Skip to contents

Stratifies the dataset by a single grouping variable (by) and runs the specified association model (coxph, logistic, or linear) within each subgroup. Unlike assoc_coxph and its siblings, there is no automatic age-and-sex-adjusted model: at the subgroup level the variable that defines the stratum would have zero variance, making the auto-detected adjustment meaningless. Accordingly, this function does not accept a base argument. Instead, two models are available:

Usage

assoc_subgroup(
  data,
  outcome_col,
  time_col = NULL,
  exposure_col,
  by,
  method = c("coxph", "logistic", "linear"),
  covariates = NULL,
  interaction = TRUE,
  conf_level = 0.95
)

assoc_sub(
  data,
  outcome_col,
  time_col = NULL,
  exposure_col,
  by,
  method = c("coxph", "logistic", "linear"),
  covariates = NULL,
  interaction = TRUE,
  conf_level = 0.95
)

Arguments

data

(data.frame or data.table) Analysis dataset.

outcome_col

(character) Outcome column name.

time_col

(character or NULL) Follow-up time column (required when method = "coxph").

exposure_col

(character) One or more exposure variable names.

by

(character) Single stratification variable name. Its unique non-NA values (or factor levels, in order) define the subgroups. Should be a categorical or binary variable with a small number of levels (e.g. sex, smoking status). Continuous variables are technically permitted and the interaction LRT will still run, but per-unique-value subgrouping is rarely meaningful in practice — use a pre-categorised version (e.g. via derive_cut) instead.

method

(character) Regression method: "coxph" (default), "logistic", or "linear".

covariates

(character or NULL) Covariate column names for the Fully adjusted model. When NULL, only the Unadjusted model is run.

interaction

(logical) Compute the LRT p-value for the exposure \(\times\) by interaction on the full dataset. Default: TRUE.

conf_level

(numeric) Confidence level. Default: 0.95.

Value

A data.table with one row per subgroup level \(\times\) exposure \(\times\) term \(\times\) model, containing:

subgroup

Name of the by variable.

subgroup_level

Factor: level of the by variable (ordered by original level / sort order).

exposure

Exposure variable name.

term

Coefficient name from the fitted model.

model

Ordered factor: Unadjusted < Fully adjusted.

n

Participants in model (after NA removal).

...

Effect estimate columns: HR/OR/beta, CI_lower, CI_upper, p_value, and a formatted label column. Cox models additionally include n_events and person_years; logistic models include n_cases; linear models include se.

p_interaction

LRT p-value for the exposure \(\times\) by interaction on the full dataset. Shared across all subgroup levels for the same exposure \(\times\) model. NA when the interaction model fails. Only present when interaction = TRUE.

Details

  • Unadjusted - always run (no covariates).

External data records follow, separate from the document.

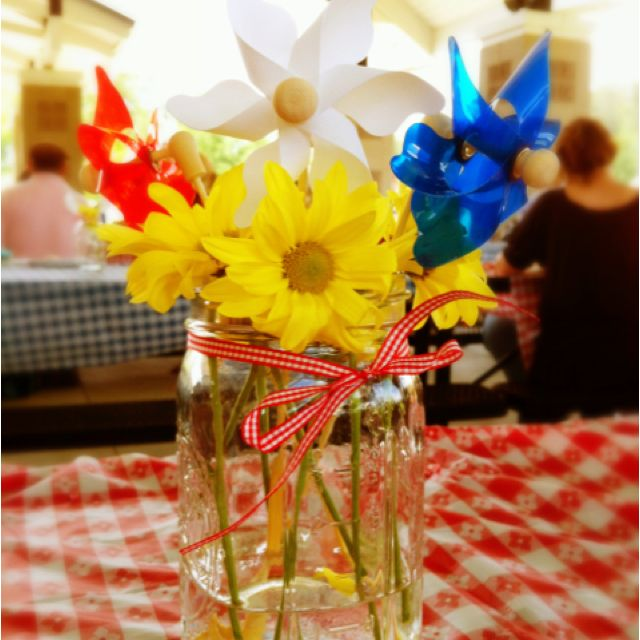 Centerpiece for old-fashioned picnic: Mason jars, yellow daisies, dollar store red, white, and blue pinwheels
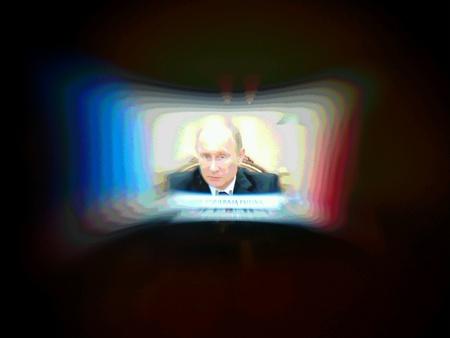 Russian President Vladimir Putin. Speech on TV on aesthetic lensbaby lens.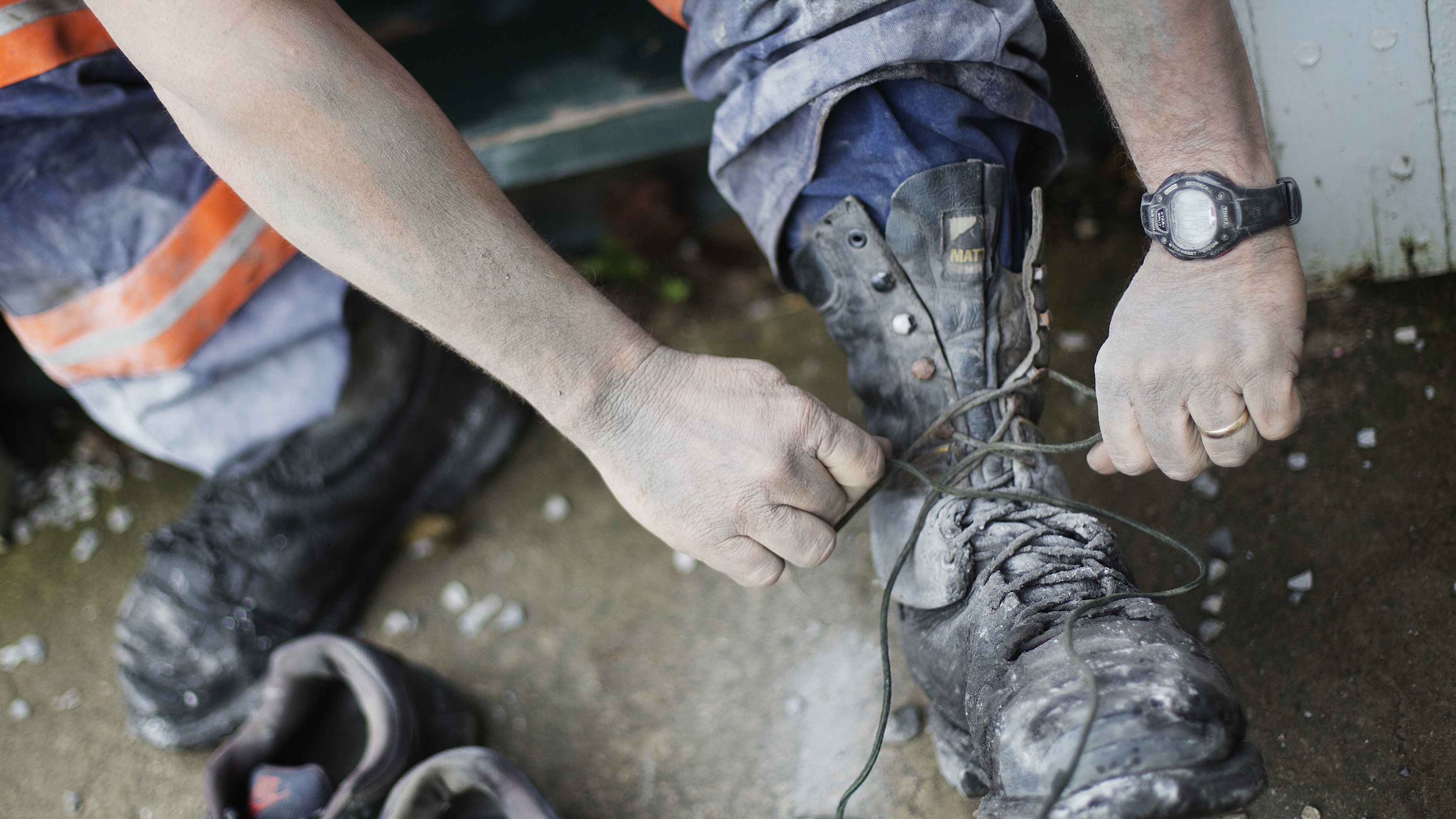 A Kentucky coal miner removes boots covered in toxic coal dust.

  • Fully adjusted - run when covariates is non-NULL. Users are responsible for excluding the by variable from covariates (a warning is issued if it is included).

Interaction test: when interaction = TRUE (default), a likelihood ratio test (LRT) for the exposure \(\times\) by interaction is computed on the full dataset for each exposure \(\times\) model combination and appended as p_interaction. LRT is preferred over Wald because it handles factor, binary, and continuous by variables uniformly without requiring the user to recode the by variable.

Examples

dt <- ops_toy(scenario = "association", n = 500)
#>  ops_toy: 500 participants | 33 columns | scenario = "association" | seed = 42
dt <- dt[dm_timing != 1L]

res <- assoc_subgroup(
  data         = dt,
  outcome_col  = "dm_status",
  time_col     = "dm_followup_years",
  exposure_col = "p20116_i0",
  by           = "p31",
  method       = "coxph",
  covariates   = c("bmi_cat", "tdi_cat")
)
#>  outcome_col dm_status: logical detected, converting TRUE/FALSE -> 1/0
#> 
#> ── assoc_subgroup ──────────────────────────────────────────────────────────────
#>  1 exposure x 2 models x 2 subgroups (p31)
#>  Computing interaction LRT (exposure x p31) on full data ...
#>    Unadjusted | p20116_i0: p_interaction = 0.852
#>    Fully adjusted | p20116_i0: p_interaction = 0.864
#> 
#> ── p31 = Female  (n = 263) ──
#> 
#> ── p20116_i0 
#>    Unadjusted | p20116_i0Previous: HR 0.32 (0.07-1.42), p = 0.135
#>    Unadjusted | p20116_i0Current: HR 0.35 (0.05-2.70), p = 0.316
#>    Fully adjusted | p20116_i0Previous: HR 0.35 (0.08-1.56), p = 0.169
#>    Fully adjusted | p20116_i0Current: HR 0.39 (0.05-3.00), p = 0.364
#> 
#> ── p31 = Male  (n = 200) ──
#> 
#> !   p31 = Male: only 8 events -- results may be unstable.
#> 
#> ── p20116_i0 
#>    Unadjusted | p20116_i0Previous: HR 0.57 (0.11-2.93), p = 0.498
#>    Unadjusted | p20116_i0Current: HR 0.57 (0.07-4.87), p = 0.606
#> Warning: Loglik converged before variable  4,6 ; coefficient may be infinite. 
#>    Fully adjusted | p20116_i0Previous: HR 0.54 (0.10-2.90), p = 0.469
#>    Fully adjusted | p20116_i0Current: HR 0.39 (0.04-4.25), p = 0.439
#>  Done: 8 result rows across 1 exposure, 2 models, 2 subgroups.